[Opening Excerpted passage section]

Well, let's assume that the buggle is in the middle of a hall (so
there is no wall in front or behind). When we ask
isWallToLeft(), the buggle turns to the left and answers
true. Now when we ask it isWallToRight, the buggle
turns to the right and gives us what answer? Well, the buggle is now
facing it's original direction with no wall in front, so it tells us
false. Therefore, our method isInHallway()
also returns false (since true &&
false is false). In order
for our isInHallway() method to work, we need to have the buggle
figure out whether there are walls to its left and right without
changing its position. It's not really possible to do so without
changing the buggle's position, but we can put the buggle back into
its original position before answering the question. So, the better
way to write isWallToLeft() and isWallToRight()

[Closing Excerpted passage section]
[Opening Extracted entries section]

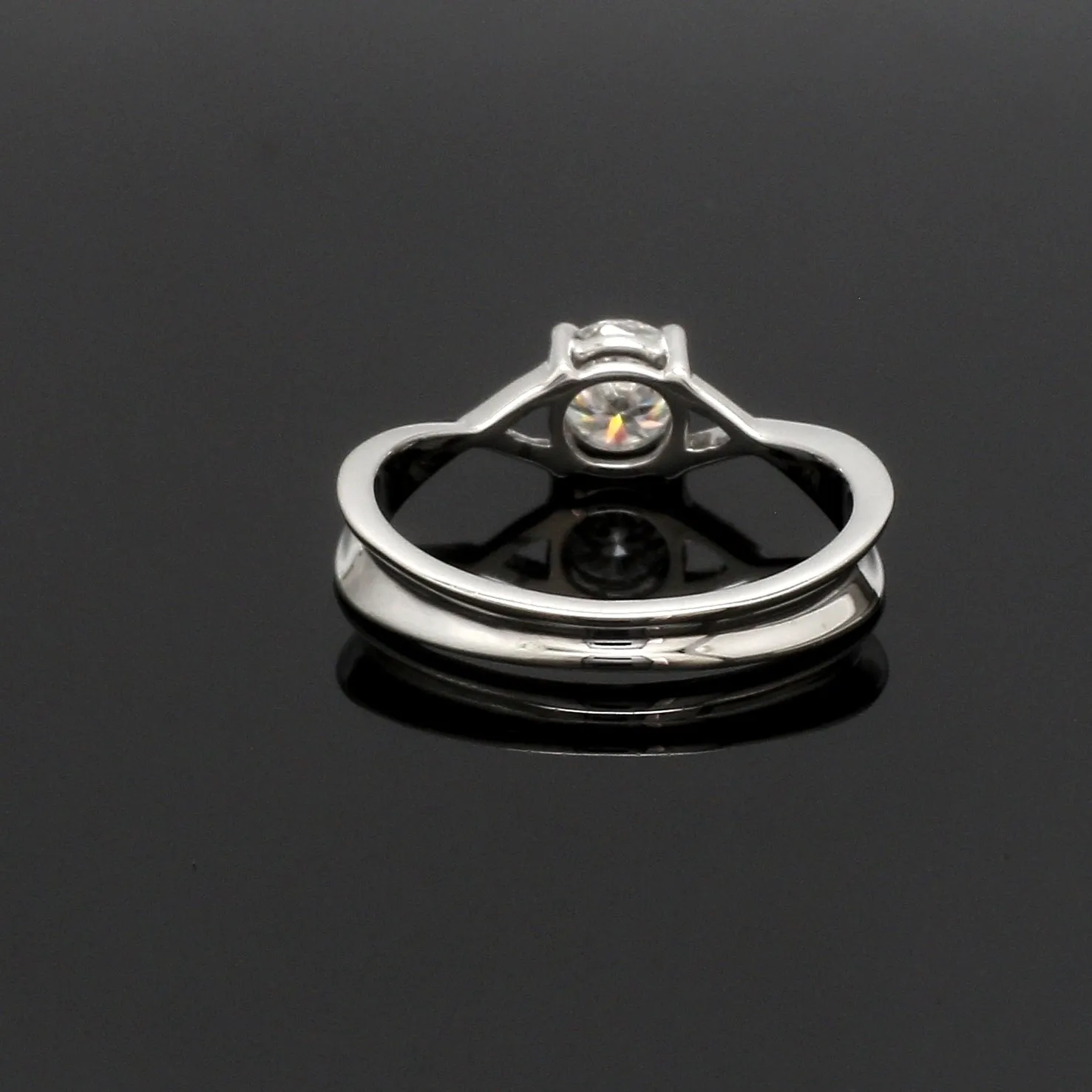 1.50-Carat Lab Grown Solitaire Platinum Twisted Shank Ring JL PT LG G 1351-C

[Closing Extracted entries section]
[Opening Extracted entries section]

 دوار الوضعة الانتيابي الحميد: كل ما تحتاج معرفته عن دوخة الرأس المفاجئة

[Closing Extracted entries section]

*Task requirements*.
1/ From the passage about the buggle in the hallway, extract the part that opens with the words "also returns false" and closes with "isWallToLeft() and isWallToRight()", copied word for word.
2/ Pick up the passage about the buggle in the hallway right after its last line and write what comes next.

*Answers to each task*.
1/
also returns false (since true &&
false is false). In order
for our isInHallway() method to work, we need to have the buggle
figure out whether there are walls to its left and right without
changing its position. It's not really possible to do so without
changing the buggle's position, but we can put the buggle back into
its original position before answering the question. So, the better
way to write isWallToLeft() and isWallToRight()

2/
follows:
public boolean isWallToLeft ()
{
this.left();
boolean result = isFacingWall();
this.right(); // reset direction
return result;
}
public boolean isWallToRight ()
{
this.right();
boolean result = isFacingWall();
this.left(); // reset direction
return result;
} Notice that we had to save the result away in a variable rather than return the result of the test directly.
With the redefined methods
above, our isInHallway() method will now work
correctly.
Moral of the story: Methods that answer questions about the state of the environment should not change the state of the environment!